School Library Journal Best Adult Books for High School Students (SLJY) – Nineteen to twenty titles per year. Each year, the editors of School Library Journal, a publication of Cahners Business Information, Inc., select nineteen to twenty best adult books for young adult readers. The winner’s list is published in the December issue.
School Library Journal Best Books (SLJB) – Sixty to sixty five titles per year. Each year, the editors of School Library Journal, a publication of the Cahners Business Information, Inc., select sixty to sixty-five of the best books for children. The winner’s list is published in the December issue.
Scott O’Dell Award (SODA) – One title per year. This award originated and was donated by Scott O’Dell (1898-1989), author of several honored children’s books and recipient of the 1972 Hans Christian Andersen Award of the International Board on Books for Young People (IBBY) for the body of his work. This award is for a distinguished work of historical fiction. The winning title must be published in English for children or young adults by a U.S. publisher and be set in the New World (North, Central, and South America). The award was established in 1981.
Sydney Taylor Book Awards and Honors (STBA, STBH) – Two titles for awards and 13 titles for honors. The award was established in 1968 in honor of the author of the classic All of a Kind Family series by Ms. Sydney Taylor’s late husband, Ralph Taylor, to encourage the publication of outstanding books of positive Jewish content for children. Two awards are given each year, one for younger readers and the other for older readers.
Texas Bluebonnet Award (TBA-WIN) – Annually, one title is selected as the winner after a state wide contest is held in which children choose their favorite title. The award’s objective is to promote literature of excellence for children and to encourage reading. The Texas Library Association and Texas Association of School Librarians administer the award.

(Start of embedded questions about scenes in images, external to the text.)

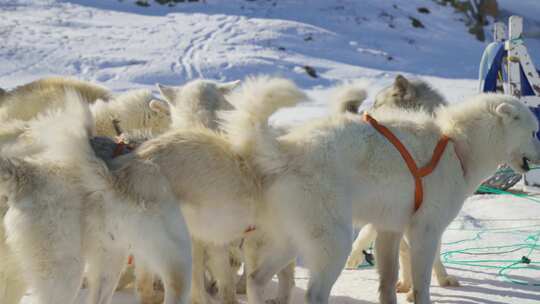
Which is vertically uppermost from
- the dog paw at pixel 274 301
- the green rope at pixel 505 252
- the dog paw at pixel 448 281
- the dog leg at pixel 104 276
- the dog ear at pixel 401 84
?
the dog ear at pixel 401 84

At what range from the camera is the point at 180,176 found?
4.20 meters

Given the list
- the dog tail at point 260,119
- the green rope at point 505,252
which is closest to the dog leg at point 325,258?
the dog tail at point 260,119

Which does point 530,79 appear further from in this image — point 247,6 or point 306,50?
point 247,6

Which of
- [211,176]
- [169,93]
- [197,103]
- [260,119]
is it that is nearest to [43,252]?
[211,176]

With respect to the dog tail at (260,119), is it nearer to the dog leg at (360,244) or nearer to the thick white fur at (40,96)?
the dog leg at (360,244)

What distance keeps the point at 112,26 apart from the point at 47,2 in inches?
145

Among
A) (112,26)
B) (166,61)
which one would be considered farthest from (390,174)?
(112,26)

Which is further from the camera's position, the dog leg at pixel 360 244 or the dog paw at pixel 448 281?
the dog leg at pixel 360 244

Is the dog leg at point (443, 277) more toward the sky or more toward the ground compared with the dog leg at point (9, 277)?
more toward the ground

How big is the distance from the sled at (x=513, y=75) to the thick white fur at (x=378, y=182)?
373cm

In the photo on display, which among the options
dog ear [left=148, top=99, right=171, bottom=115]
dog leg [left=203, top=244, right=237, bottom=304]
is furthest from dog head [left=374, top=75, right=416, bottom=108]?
dog leg [left=203, top=244, right=237, bottom=304]

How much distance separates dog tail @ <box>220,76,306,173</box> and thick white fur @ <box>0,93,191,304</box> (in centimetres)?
63

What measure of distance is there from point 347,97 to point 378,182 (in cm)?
82

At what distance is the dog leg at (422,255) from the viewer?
15.9 ft
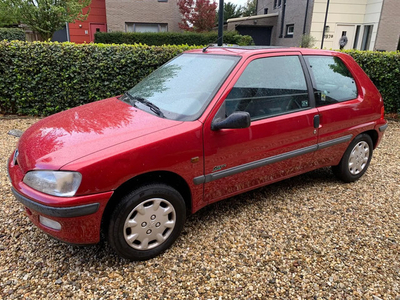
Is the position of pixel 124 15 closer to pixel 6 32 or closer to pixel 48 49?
pixel 6 32

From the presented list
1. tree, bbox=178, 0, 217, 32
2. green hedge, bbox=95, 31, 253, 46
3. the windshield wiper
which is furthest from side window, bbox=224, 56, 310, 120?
tree, bbox=178, 0, 217, 32

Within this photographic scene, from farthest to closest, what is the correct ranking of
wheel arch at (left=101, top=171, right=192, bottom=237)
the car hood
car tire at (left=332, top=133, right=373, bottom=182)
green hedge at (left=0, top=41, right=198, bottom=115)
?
green hedge at (left=0, top=41, right=198, bottom=115) → car tire at (left=332, top=133, right=373, bottom=182) → wheel arch at (left=101, top=171, right=192, bottom=237) → the car hood

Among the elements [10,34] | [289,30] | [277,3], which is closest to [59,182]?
[10,34]

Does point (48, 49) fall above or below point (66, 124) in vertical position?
above

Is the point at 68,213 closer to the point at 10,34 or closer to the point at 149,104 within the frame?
the point at 149,104

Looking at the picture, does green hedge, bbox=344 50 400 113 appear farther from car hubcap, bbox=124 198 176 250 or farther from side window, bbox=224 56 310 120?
car hubcap, bbox=124 198 176 250

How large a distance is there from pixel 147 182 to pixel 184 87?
1.07 m

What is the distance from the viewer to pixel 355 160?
13.3 feet

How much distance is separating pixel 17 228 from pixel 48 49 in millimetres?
4372

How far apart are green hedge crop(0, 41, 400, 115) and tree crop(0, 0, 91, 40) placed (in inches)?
245

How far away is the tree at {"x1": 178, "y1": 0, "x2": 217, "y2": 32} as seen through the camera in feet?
61.5

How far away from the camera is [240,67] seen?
2928 mm

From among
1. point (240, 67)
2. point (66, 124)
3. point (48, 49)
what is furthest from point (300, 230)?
point (48, 49)

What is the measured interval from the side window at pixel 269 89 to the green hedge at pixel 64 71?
375 cm
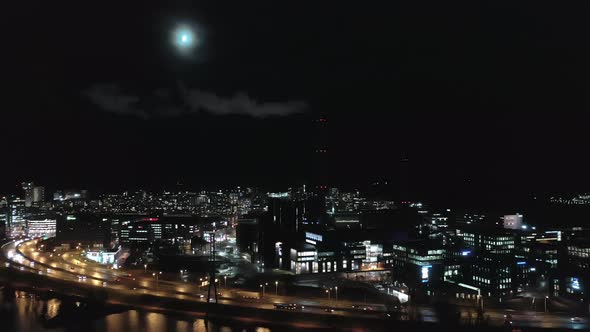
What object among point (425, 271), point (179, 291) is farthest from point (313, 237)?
point (179, 291)

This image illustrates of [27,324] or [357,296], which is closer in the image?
[27,324]

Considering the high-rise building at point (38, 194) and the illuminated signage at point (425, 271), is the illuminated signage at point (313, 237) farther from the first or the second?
the high-rise building at point (38, 194)

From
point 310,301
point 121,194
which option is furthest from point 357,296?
point 121,194

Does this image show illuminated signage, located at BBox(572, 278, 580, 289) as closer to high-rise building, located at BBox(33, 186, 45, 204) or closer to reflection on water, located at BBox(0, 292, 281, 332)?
reflection on water, located at BBox(0, 292, 281, 332)

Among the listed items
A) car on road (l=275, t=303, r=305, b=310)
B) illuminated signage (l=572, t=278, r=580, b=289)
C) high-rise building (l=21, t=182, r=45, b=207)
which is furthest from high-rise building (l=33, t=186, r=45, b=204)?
illuminated signage (l=572, t=278, r=580, b=289)

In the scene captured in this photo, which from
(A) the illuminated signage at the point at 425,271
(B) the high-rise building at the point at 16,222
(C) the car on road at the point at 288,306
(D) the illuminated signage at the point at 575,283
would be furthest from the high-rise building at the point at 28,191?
(D) the illuminated signage at the point at 575,283

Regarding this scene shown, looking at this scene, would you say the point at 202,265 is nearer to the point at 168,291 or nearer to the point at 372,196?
the point at 168,291
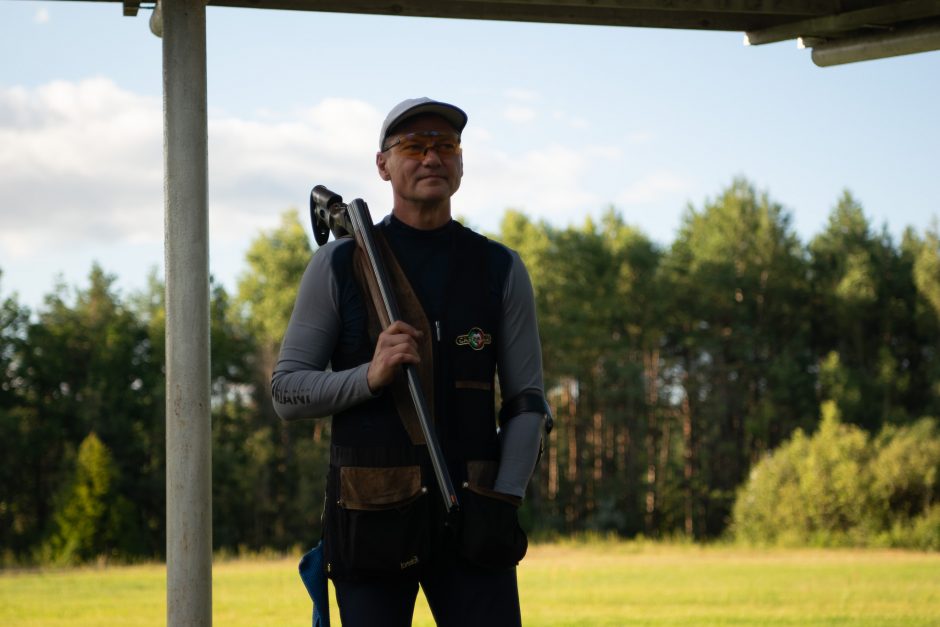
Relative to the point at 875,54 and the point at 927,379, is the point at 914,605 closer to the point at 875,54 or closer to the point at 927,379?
the point at 875,54

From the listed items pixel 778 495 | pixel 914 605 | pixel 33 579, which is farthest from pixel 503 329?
pixel 778 495

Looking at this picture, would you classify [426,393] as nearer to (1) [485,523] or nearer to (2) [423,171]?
(1) [485,523]

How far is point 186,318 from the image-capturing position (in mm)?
4375

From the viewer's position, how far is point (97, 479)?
36.9 meters

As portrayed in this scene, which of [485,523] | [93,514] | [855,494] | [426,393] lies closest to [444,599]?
[485,523]

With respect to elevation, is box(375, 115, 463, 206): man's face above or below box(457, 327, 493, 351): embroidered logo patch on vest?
above

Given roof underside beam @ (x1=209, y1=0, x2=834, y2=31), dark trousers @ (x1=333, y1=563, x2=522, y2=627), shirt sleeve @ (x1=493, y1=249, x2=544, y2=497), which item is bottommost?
dark trousers @ (x1=333, y1=563, x2=522, y2=627)

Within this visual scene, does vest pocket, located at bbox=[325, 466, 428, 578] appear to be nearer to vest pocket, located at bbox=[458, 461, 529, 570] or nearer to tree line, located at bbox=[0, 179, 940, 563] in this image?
vest pocket, located at bbox=[458, 461, 529, 570]

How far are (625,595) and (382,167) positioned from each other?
40.8 ft

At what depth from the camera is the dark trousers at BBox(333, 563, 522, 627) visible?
2.78 meters

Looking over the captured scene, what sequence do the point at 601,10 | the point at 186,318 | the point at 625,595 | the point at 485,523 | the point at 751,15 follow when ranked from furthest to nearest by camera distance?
the point at 625,595, the point at 751,15, the point at 601,10, the point at 186,318, the point at 485,523

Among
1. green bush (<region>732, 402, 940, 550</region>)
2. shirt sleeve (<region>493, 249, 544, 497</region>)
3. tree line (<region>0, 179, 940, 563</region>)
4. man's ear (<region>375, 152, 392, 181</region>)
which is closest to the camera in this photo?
shirt sleeve (<region>493, 249, 544, 497</region>)

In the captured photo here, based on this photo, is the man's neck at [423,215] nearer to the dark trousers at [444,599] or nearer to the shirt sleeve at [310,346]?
the shirt sleeve at [310,346]

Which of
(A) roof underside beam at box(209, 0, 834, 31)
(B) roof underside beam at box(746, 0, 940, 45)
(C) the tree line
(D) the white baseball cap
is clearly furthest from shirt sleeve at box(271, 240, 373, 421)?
(C) the tree line
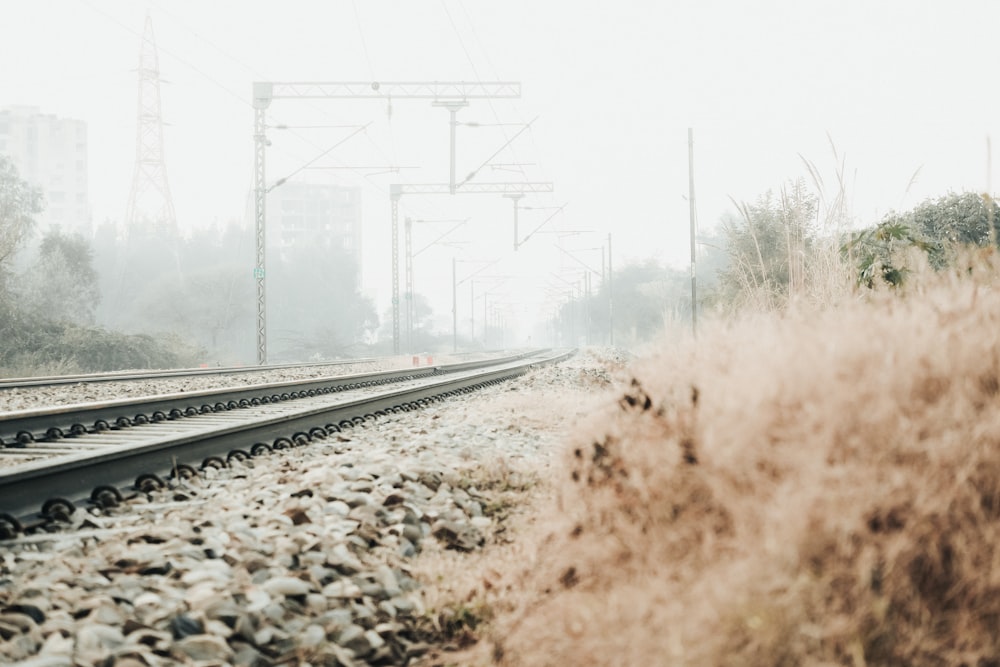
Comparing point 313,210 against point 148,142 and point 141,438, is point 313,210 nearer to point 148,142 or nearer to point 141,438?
point 148,142

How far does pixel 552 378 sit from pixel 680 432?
13.1 metres

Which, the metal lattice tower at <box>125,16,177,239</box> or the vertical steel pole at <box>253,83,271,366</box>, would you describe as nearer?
the vertical steel pole at <box>253,83,271,366</box>

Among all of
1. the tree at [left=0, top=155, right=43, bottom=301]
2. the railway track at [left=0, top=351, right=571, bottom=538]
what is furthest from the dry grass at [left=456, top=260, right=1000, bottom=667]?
the tree at [left=0, top=155, right=43, bottom=301]

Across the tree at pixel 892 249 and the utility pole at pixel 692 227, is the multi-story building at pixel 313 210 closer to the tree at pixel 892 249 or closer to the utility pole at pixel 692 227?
the utility pole at pixel 692 227

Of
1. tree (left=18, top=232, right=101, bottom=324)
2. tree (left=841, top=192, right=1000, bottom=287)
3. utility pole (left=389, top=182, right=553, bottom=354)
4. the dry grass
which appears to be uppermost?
utility pole (left=389, top=182, right=553, bottom=354)

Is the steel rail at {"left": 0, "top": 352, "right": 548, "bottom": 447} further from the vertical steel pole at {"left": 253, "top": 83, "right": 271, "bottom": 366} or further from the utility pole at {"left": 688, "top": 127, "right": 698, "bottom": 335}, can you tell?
the utility pole at {"left": 688, "top": 127, "right": 698, "bottom": 335}

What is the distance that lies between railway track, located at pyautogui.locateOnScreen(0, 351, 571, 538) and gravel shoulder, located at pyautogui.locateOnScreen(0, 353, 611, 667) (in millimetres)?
262

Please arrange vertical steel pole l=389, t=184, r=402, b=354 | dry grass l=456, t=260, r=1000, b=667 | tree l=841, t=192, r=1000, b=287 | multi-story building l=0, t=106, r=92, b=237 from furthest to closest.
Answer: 1. multi-story building l=0, t=106, r=92, b=237
2. vertical steel pole l=389, t=184, r=402, b=354
3. tree l=841, t=192, r=1000, b=287
4. dry grass l=456, t=260, r=1000, b=667

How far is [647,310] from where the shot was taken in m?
78.9

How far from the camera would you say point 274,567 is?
3.06 meters

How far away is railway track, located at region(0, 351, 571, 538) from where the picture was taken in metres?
4.34

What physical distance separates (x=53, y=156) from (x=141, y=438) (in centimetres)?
12854

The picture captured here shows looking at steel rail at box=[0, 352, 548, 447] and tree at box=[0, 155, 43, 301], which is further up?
tree at box=[0, 155, 43, 301]

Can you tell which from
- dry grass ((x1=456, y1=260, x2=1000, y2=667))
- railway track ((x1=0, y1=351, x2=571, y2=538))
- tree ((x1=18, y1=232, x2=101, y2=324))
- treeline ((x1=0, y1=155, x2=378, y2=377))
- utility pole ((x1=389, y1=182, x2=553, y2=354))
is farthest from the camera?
tree ((x1=18, y1=232, x2=101, y2=324))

Tomas Rivera Mexican-American Children’s Book Award (TRMA) – One title per year. This award is given by the Southwest Texas State University School of Education to encourage authors, illustrators, and publishers to produce books that authentically reflect the lives of Mexican-American children and young adults in the U.S. It is named for author and educator, Tomas Rivera, who grew up as a migrant farm worker and, at the time of his death in 1984, was chancellor of the University of California at Riverside. Fiction and non-fiction books are eligible for nomination.
Western Heritage Awards (WEHA) – One title per year. Established in 1960 by the National Cowboy Hall of Fame and Western Heritage Center, now Western Heritage Museum, Oklahoma City, OK, the award is given annually to one title, fiction or nonfiction, that is outstanding in originality, creativity, and faithfulness to the facts, legends, and mythology of the American West.
Western Writers of America Spur Awards (WASA) – Two titles per year. The Spur awards, given annually for distinguished writing about the American West, are among the oldest and most prestigious in American literature. Established in 1953, the Spur awards’ best juvenile categories are given to two titles each year, one for fiction and the other for nonfiction.
Young Reader’s Choice Award (YRCA) – Two titles per year. Established in 1940 by the Pacific Northwest Library Association to promote reading for enjoyment. The nominees are chosen by children and young adults of the Pacific Northwest region in the United States. The award goes to a book for grades 4-8 and a book for grades 9-12.